Es ist ein Paradoxon, dass Menschen, die sich eher links verorten, von diesem Einsatz für postmoderne Proletarier nichts wissen wollen, sondern dies als "populistisch" diffamieren. Natürlich versucht Aiwanger, aus der gesellschaftspolitischen Not eine parteipolitische Tugend zu machen. Mit "rechts" hat das aber überhaupt nichts zu tun.

Thomas Gottfried, Freising

Aiwanger - ein Gescholtener

Es ist unsäglich, wie Herr Aiwanger derzeit auftritt: einerseits als polternder, antidemokratischer Schreihals auf den Bauerndemos, andererseits abschätzig über bürgerliche Massenproteste gegen Rechtsextremismus. Er überträgt allein die Möglichkeit, dass eine Minderheit der Demonstranten (links-)extremistische Ansichten vertritt, auf die gesamte Gruppe und verunglimpft damit alle friedlichen, gemäßigten Teilnehmer.

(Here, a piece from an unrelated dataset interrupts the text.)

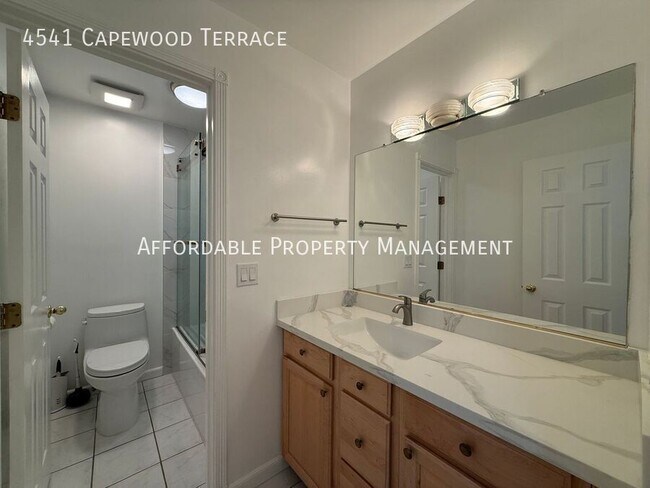 Building Photo - 4541 Capewood Terrace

Bei meinem letzten Satz werden bei mir allerdings schale Erinnerungen wach an friedliche Proteste während der Corona-Zeit: Damals war es allerdings in der Presse üblich, wie jetzt Herr Aiwanger eine kleine (damals: rechts-)radikale Minderheit statt der zwar kritischen, aber friedlichen und gemäßigten Mehrheit in den Mittelpunkt zu stellen.

Berichtet wurde damals zum Beispiel in einem mir bekannten Fall nicht über die Organisatoren, die Regeln für die Demonstration aufstellten und radikalen Meinungen von vornherein entgegentraten, sondern über die eine Demonstrantin, die gegenüber der Presse seltsame Vergleiche zum "Dritten Reich" von sich gab. Das ist genauso unangemessen, wie linksradikale Sprüche am Wochenende bei der Großdemo gegen Rechtsextremismus in München - und sollte deshalb auch mit gleichem Maß gemessen werden.

Vor zwei Jahren aber den Organisatoren der Corona-Demos vorwerfen, dass sie es nicht schaffen, radikale Teilnehmer fernzuhalten, und nun bei Herrn Aiwanger anzuprangern, wenn er genau dies kritisiert, passt nicht zusammen.